New Zealand Māori weaver

Te Aue Takotoroa Davis (1 September 1925 – 28 November 2010), also known as Daisy Davis, was a key figure in the Māori renaissance in the field of weaving. Born and raised near her ancestral marae Tokikapu in Waitomo, of Ngati Uekaha and Maniapoto descent, she received early grants from the Council for Maori and Pacific Arts and Department of Labour to fund her work.

Davis worked in the conservation of te Reo as a taonga, for the Department of Survey and Land Information. She worked on a Polynesian language oral history map that traced migration routes across the Pacific through the naming of places, plants and animals. She was also a member of the Cultural Conservation Advisory Council (a council that existed from 1987–1991 to "guide and facilitate collection conservation and the training of personnel through funding allocation and the provision of policy advice").

Davis never formally learned to weave, but said "you retain what you learn when you learn through working with the material. My interest started with one or two of our own family cloaks. Then from that came the realisation that there were a whole lot of fibre things that needed restoration, particularly on marae, such as the whariki and old kete that people hold dear."

A rain cape made by Davis in the collection of Te Papa was worn by the Crown Princess Masako of Japan on a visit to New Zealand in 2002.

Davis and Rānui Ngārimu, with the assistance of Jane Morgan, Kelly Walker, Iri Morunga and Delphina Te Tai, wove Te Māhutonga (the Southern Cross). Te Māhutonga is the cloak worn by the flag bearer of the New Zealand Olympic team. It took over seven months to make and includes kiwi, tīeke (saddleback), toroa (albatross) and kākāpō. Te Māhutonga was named by Dame Te Atairangikaahu.

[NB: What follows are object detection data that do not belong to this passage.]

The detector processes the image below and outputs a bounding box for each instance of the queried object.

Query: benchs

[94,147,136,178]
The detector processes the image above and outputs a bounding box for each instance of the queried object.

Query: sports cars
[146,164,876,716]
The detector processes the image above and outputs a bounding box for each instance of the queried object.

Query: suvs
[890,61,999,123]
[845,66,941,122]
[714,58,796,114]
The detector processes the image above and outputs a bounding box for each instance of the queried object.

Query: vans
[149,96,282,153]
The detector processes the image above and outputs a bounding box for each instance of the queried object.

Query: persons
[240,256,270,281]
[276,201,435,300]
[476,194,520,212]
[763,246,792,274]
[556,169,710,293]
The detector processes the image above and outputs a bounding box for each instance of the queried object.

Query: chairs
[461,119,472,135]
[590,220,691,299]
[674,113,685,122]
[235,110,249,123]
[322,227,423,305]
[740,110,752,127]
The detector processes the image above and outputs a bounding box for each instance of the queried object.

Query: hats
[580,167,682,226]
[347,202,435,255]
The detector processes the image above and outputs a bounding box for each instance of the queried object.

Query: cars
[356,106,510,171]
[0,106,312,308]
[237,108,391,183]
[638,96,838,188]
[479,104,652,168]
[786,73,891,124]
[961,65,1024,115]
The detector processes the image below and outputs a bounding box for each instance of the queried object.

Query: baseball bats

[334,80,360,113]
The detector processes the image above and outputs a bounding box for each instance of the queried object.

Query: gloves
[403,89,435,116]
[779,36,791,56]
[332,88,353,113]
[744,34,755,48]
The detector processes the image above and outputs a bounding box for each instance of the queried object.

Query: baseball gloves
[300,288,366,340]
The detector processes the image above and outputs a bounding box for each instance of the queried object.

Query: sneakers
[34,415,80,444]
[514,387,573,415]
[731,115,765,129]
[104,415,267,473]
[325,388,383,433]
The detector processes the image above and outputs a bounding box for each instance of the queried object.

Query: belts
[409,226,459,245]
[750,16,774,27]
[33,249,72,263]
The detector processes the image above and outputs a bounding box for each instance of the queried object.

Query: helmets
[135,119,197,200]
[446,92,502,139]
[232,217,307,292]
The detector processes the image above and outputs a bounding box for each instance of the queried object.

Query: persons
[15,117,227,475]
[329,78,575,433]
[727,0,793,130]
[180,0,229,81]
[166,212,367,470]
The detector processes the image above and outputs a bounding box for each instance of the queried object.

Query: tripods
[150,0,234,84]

In 1990, Davis was awarded the New Zealand 1990 Commemoration Medal, and in the 1993 Queen's Birthday Honours, she was appointed an Officer of the Order of the British Empire, for services to weaving and the community. In the 2005 Queen's Birthday Honours, she was appointed a Companion of the New Zealand Order of Merit, for services to New Zealand's heritage.

In 1986, she was awarded the inaugural Te Waka Toi supreme award, and in 2011 she was posthumously conferred an honorary Doctorate of Letters by the University of Canterbury.